Тут нужны разъяснения. Стоит вкратце поведать историю ее полоумной семейки. Не корите за качество изложения: жизнь сплошь и рядом черпает сюжеты из похлебки грошовых романов.
Как вам такое начало? Знатный род, обедневший настолько, что потомкам его остается облизывать масло с портретов насупленных предков, решает связать себя узами брака с голодранцами громкой испанской фамилии. Отчаявшись обеспечить союз своей чести с чужими деньгами, обе чести (обделенные красотой еще больше, чем приданым или наследством, а на такую затравку деньга не клюет) принуждены обручить меж собой две гордыни.

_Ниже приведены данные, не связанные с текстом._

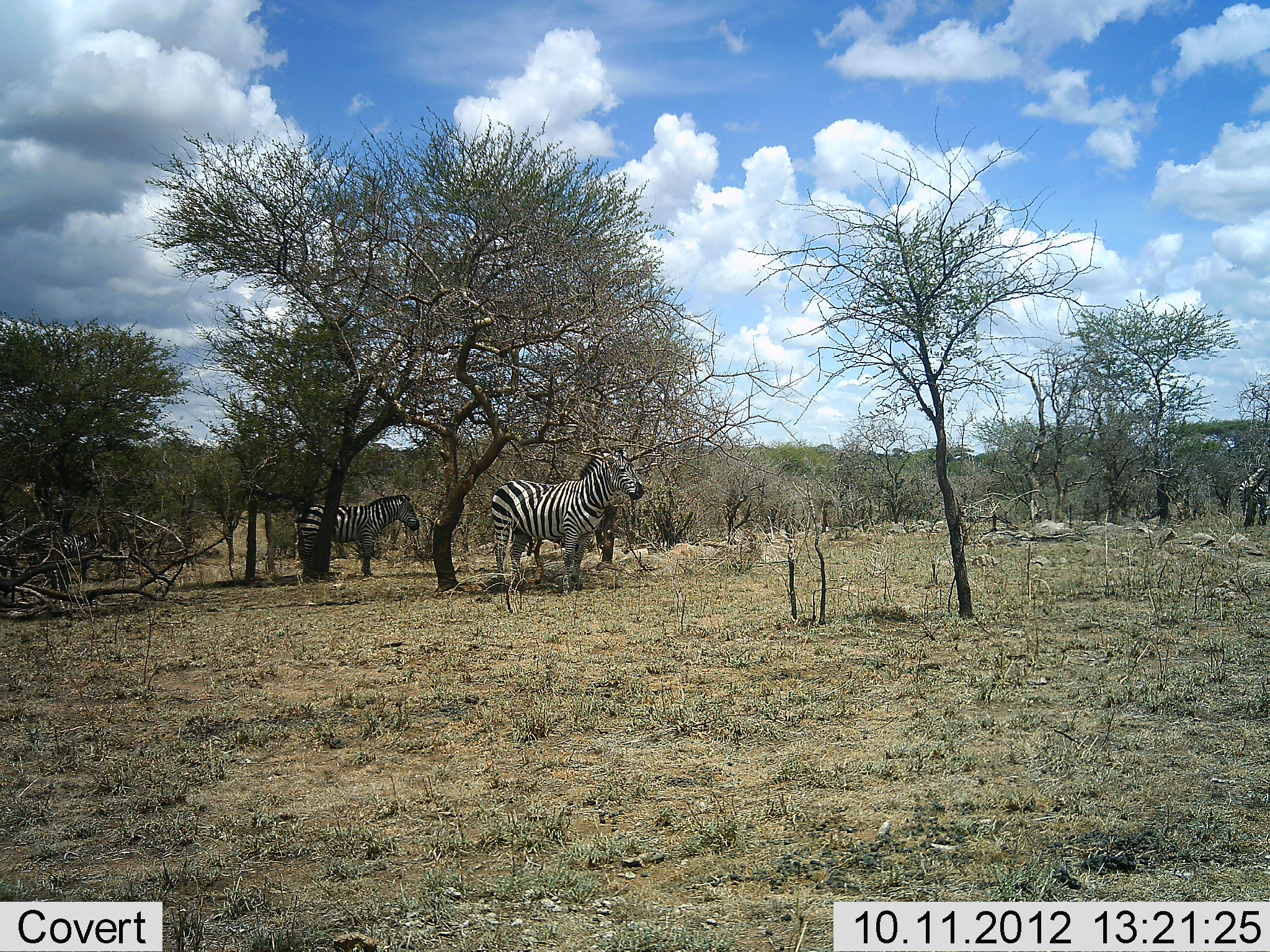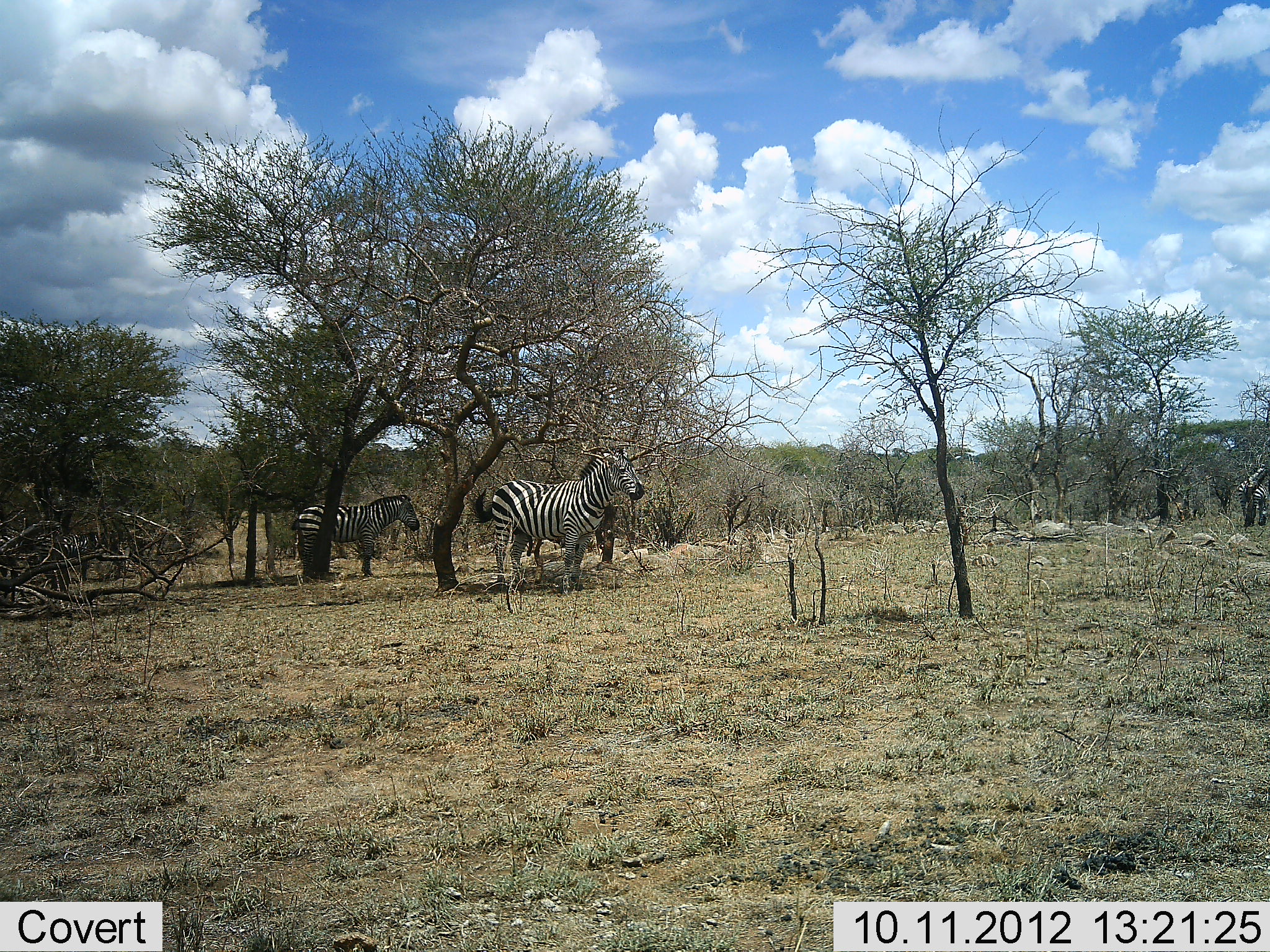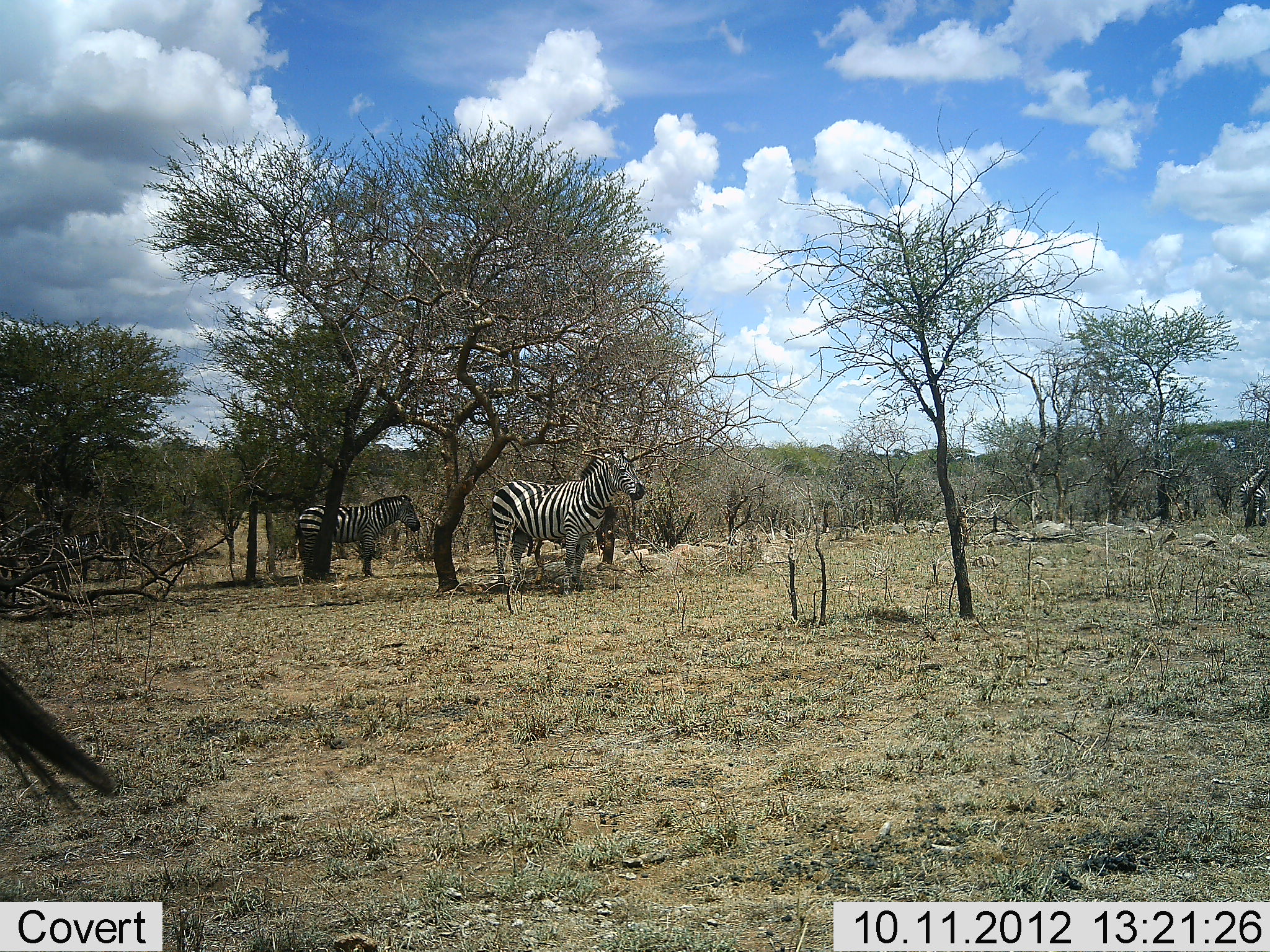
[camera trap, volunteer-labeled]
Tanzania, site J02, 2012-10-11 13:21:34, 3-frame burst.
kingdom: Animalia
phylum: Chordata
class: Mammalia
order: Perissodactyla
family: Equidae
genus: Equus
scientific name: Equus quagga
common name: plains zebra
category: zebra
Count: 3.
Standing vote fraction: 100%.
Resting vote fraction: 0%.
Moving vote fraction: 0%.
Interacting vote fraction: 0%.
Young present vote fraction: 10%.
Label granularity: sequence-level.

После скромной и чопорной свадьбы родители, вытряхнув крохи монетного звона из кошельков с вензелями, отправляют своих окольцованных отпрысков в путешествие по странам Магриба. Переплыв Гибралтар на пароме, новобрачные сходят на берег с шестью чемоданами и заготовленной медью, на которую сразу же открывают охоту ватаги ухватистых боев. Север Африки на Африку мало похож, с облегчением признаются молодожены друг другу и время от времени даже держатся за руки. Они осваиваются с новой обувью, острыми блюдами и белыми балахонами, в которые облачаются молчаливые призраки, чтобы рядиться людьми в этом белом придатке песков. В гостиницах первым делом приходится проверять наличие в номере умывальника, а по ночам под морзянку клаксонов молиться на вентиляторы. Здесь, конечно, совсем не Испания, но иногда весьма мило: милые ослики прядают мило ушами. Торговцы с милой улыбкой обмишуривают туристов и мило хохочут, уличенные теми в обмане. Близорукие комнатки в дальнозорких отелях пахнут пряностями и пустыней – так же, как чай по утрам, подаваемый с кальяном и сладостями. Если не раздражаться по мелочам, тараканий шорох почти незаметен, а визгливая ругань возчиков с продавцами воды под окном отвлекает от утренней скуки. Экзотичность маршрута не гарантирует подобающего комфорта, зато с лихвой окупается дешевизной вояжа, утомиться которым новобрачные не успевают. В Танжере их застает телеграмма, оповещающая, что они сделались старше на целое поколение. Жестянка “сеата” разбилась в лепешку, врезавшись в молоковоз на обратном пути из Севильи (родового гнезда жениха) в Памплону (родовое поместье невесты), где квартет пращуров собирался отпраздновать день рождения тещи. Так, в течение одной лишь недели молодым удается жениться, лишиться невинности, зачать ребенка и осиротеть. То, другое и третье совершается ими без всякого пыла. Акт четвертый они принимают как кульминацию первых.
Молодой какое-то время снятся кошмары про кровь с молоком. Они ползут по асфальту рекой, переползая из месяца в месяц, так что когда рождается Анна и акушерка, похлопав младенца по попке, ликует: “Полюбуйтесь на это пухлое чудо! Чем не кровь с молоком?!” – с роженицей случается срыв. В итоге малышка отлучена от груди прежде, чем ее вкусила.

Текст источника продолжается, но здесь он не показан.